I want to open a shortcut file (.lnk) from a command.

I'm very new to this and so please bear with me. I can use the GO command to open a specific folder. For example:
GO path "C:"

However, specifying a shortcut file (.lnk) does nothing. For example,
GO path "C:\System32.lnk"

As I write, I'm thinking maybe this is because it is a file and not a folder.

My question remains, how do I get Opus to display a shortcut to a folder?

Thanks,

This works for me:

GO "C:\Windows\System32.lnk"

Just make sure you have the full path to the link in the quotes (and the right path, of course).

Another option might be to create an alias if you want a shorter command. If so, take a look at the help on aliases.

Quotes are are good habit, but only technically needed if the path contains spaces.

I think that command would take you to C:\Windows and select System32.lnk (if it exists), though? At least that's what it does from a quick test. I don't think it looks at what the shortcut points to at all.

GO C:\System32.lnk OPENCONTAINER=target gets us slightly closer, but still not all the way. It will go to the parent or what the shortcut points to and select the file or folder that the shortcut points to. But we want to go into that folder, not have it selected.

What we really want to do is the same thing that would happen if the shortcut was double-clicked. In fact, the answer is deceptively simple; just run the shortcut itself:

C:\System32.lnk

That's all you need.

This is good advice. Aliases may be an easier tool here, unless you have things external to Opus which depend on the shortcuts and you want to ensure everything is defined in one place.

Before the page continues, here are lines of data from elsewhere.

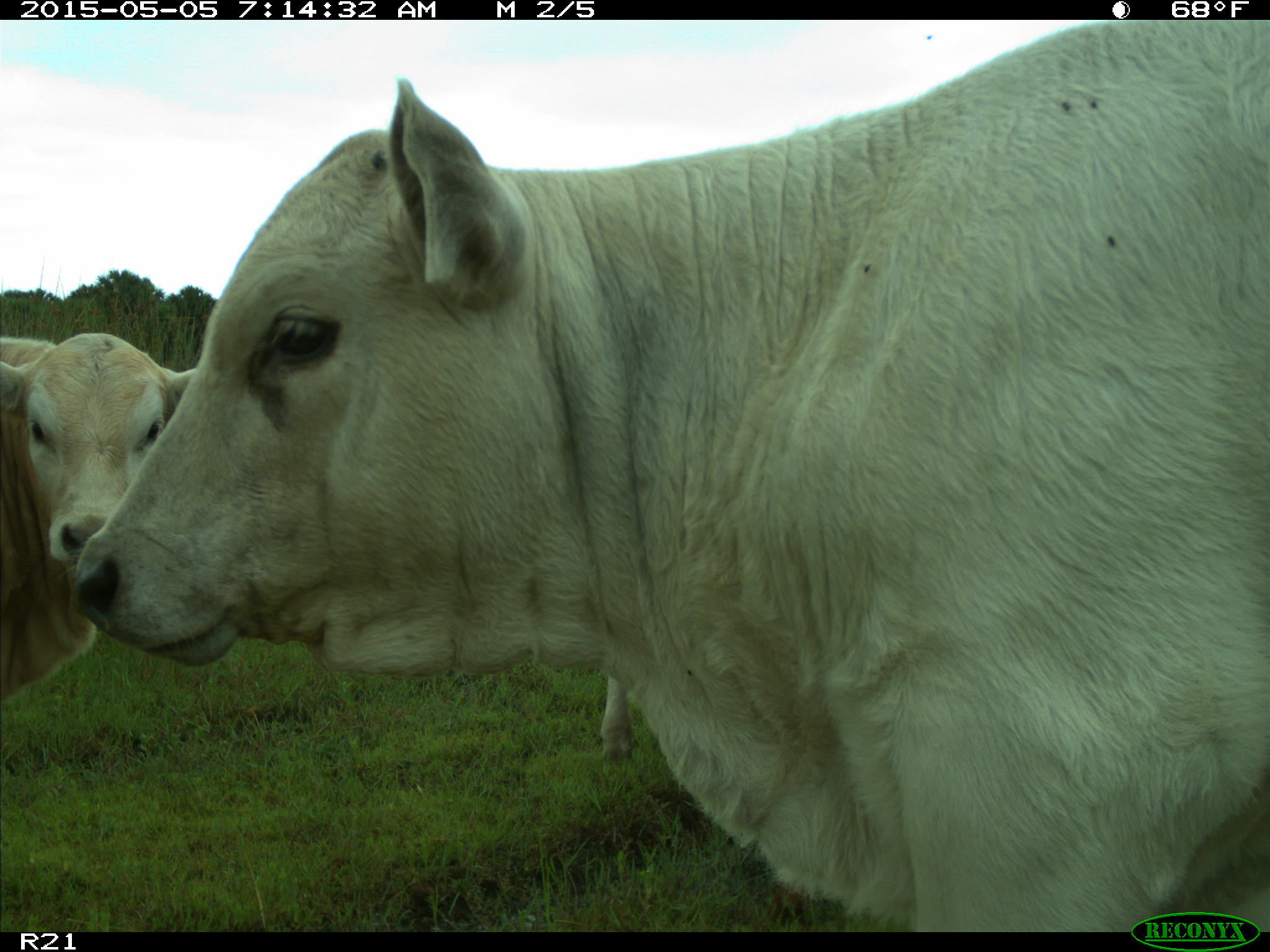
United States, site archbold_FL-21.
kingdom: Animalia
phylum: Chordata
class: Mammalia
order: Artiodactyla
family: Bovidae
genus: Bos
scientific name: Bos taurus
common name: domestic cow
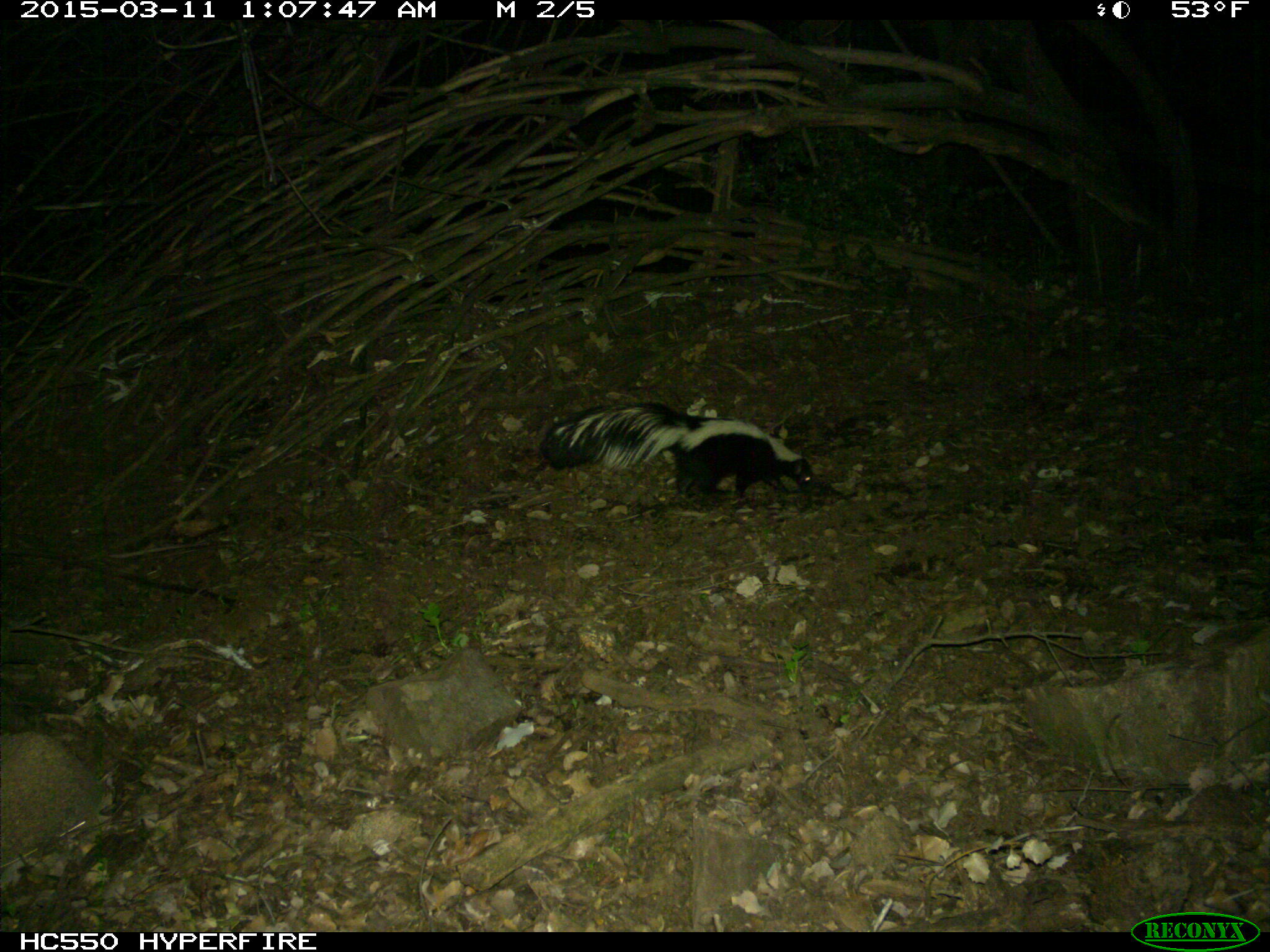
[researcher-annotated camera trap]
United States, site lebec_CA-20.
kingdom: Animalia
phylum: Chordata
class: Mammalia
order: Carnivora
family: Mephitidae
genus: Mephitis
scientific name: Mephitis mephitis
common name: striped skunk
Mephitis mephitis (striped skunk).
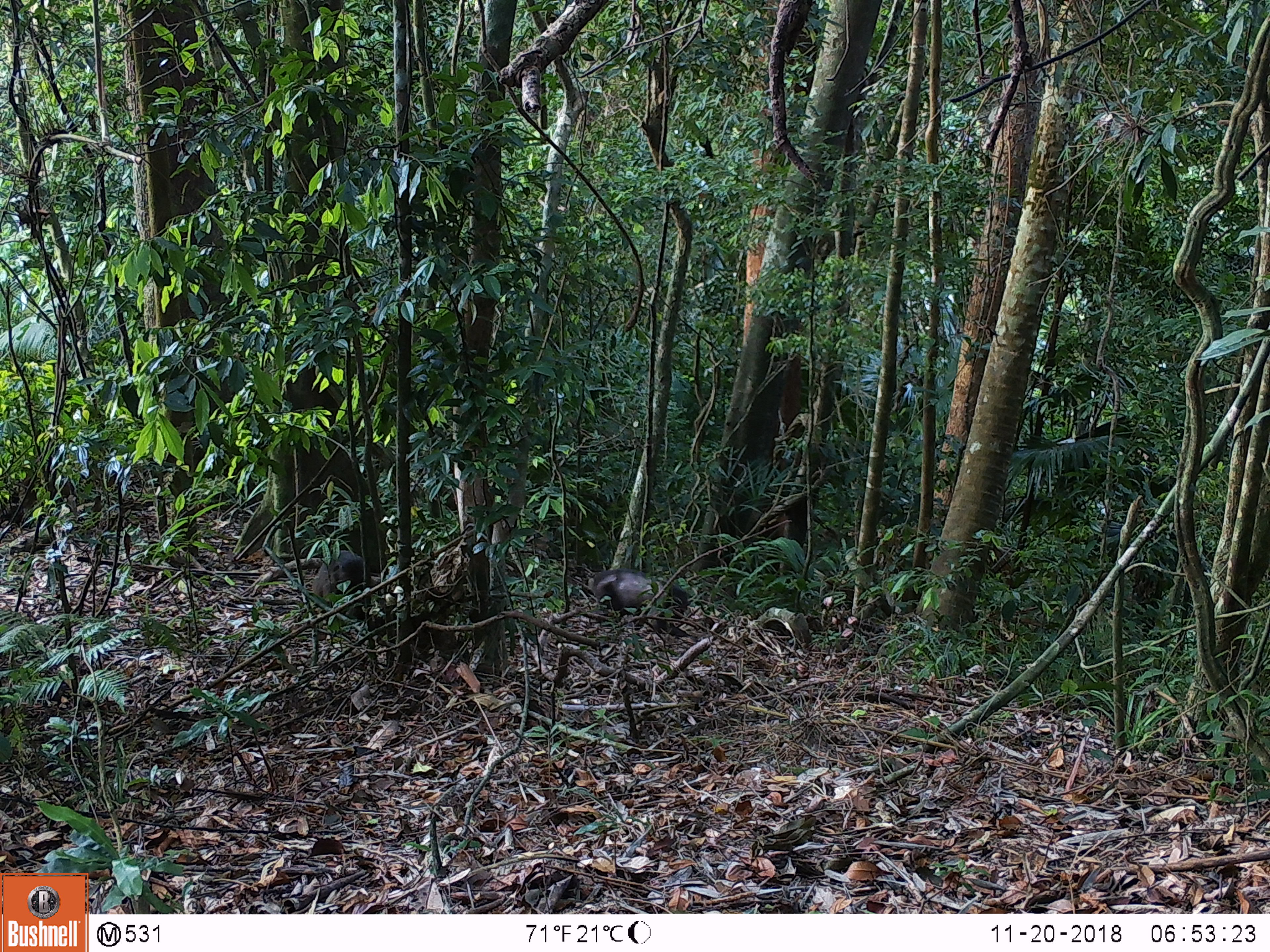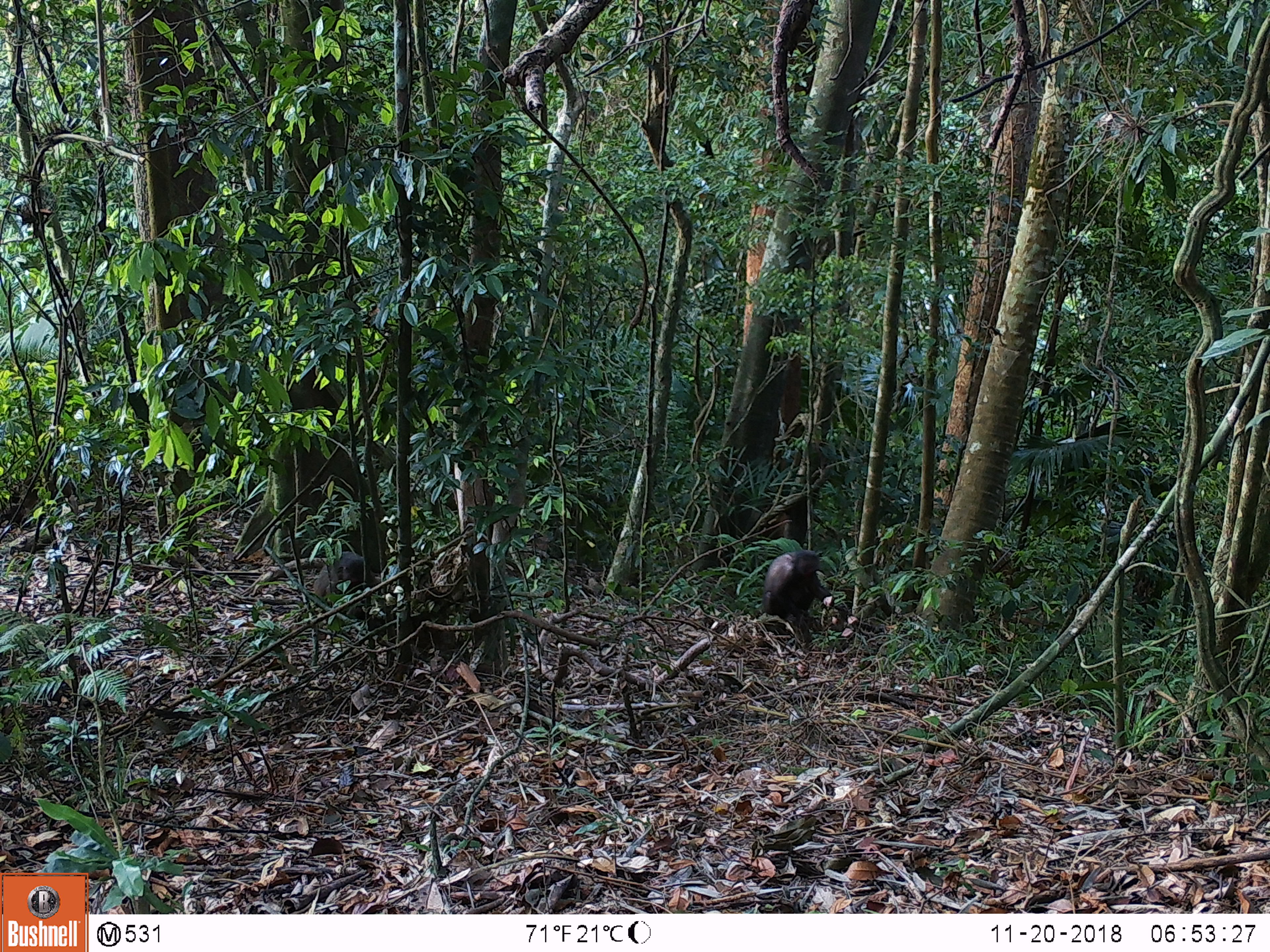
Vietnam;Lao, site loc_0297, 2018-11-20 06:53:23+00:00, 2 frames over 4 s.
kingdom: Animalia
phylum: Chordata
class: Mammalia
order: Primates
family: Cercopithecidae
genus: Macaca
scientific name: Macaca arctoides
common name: stump-tailed macaque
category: stump tailed macaque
Stump tailed macaque (stump-tailed macaque) (Macaca arctoides). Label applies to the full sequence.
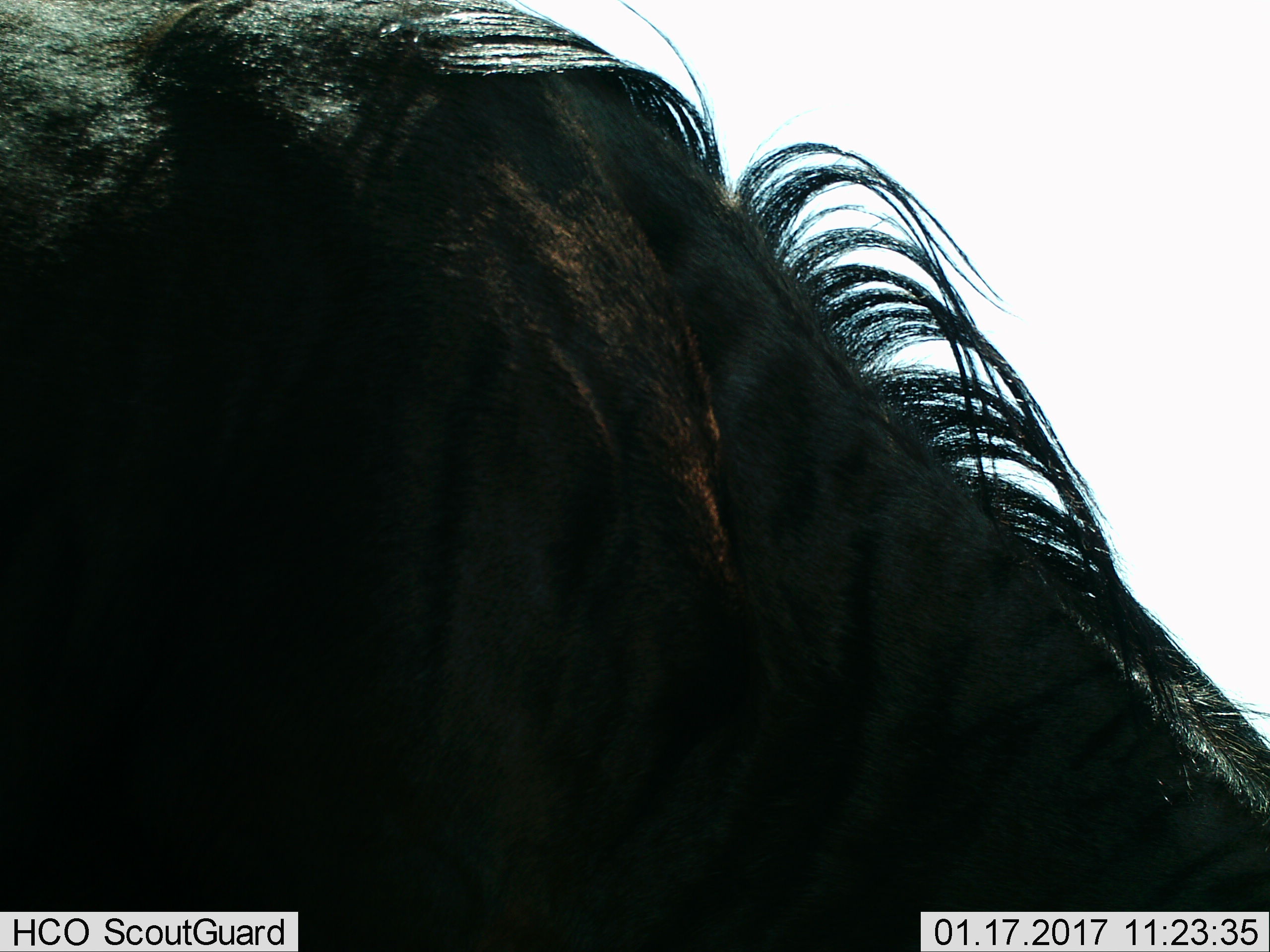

As an example, Go /system32 will take you to the system32 folder, working out the correct location on any given machine. There are lots of built-in aliases and you can also add your own. You can find them all under Preferences / Favorites and Recent / Folder Aliases.

Chuck and Leo, Thank you very much for your responses.

As I said, I'm a newbie at writing Opus commands and your answers have given me more insight. They have also given me better understanding of the language used to describe commands.

I'm not there yet.

GO "C:\Windows\System32.lnk" opens the parent folder of file "System32.lnk", viz "C:"
GO C:\System32.lnk OPENCONTAINER=target` opens the parent folder of link's target, viz "C:\Windows"
The suggested solution, deceptively simple C:\System32.lnk
unfortunately throws up an error.

I also tried GO "C:\System32.lnk" but it gave the same error.

I'm using the Opus CLI Editor Tool to test the commands. The error message is 'Unknown Command'.

My goal is to use a command to open a link in the same way as double-clicking on the link does.

I'm not quite sure what to try next. I'm using Opus 12.19. Win7 x32. Opus is set to Replace Explorer for All Folders.

Double clicking on the lnk file, C:\System32.lnk works correctly.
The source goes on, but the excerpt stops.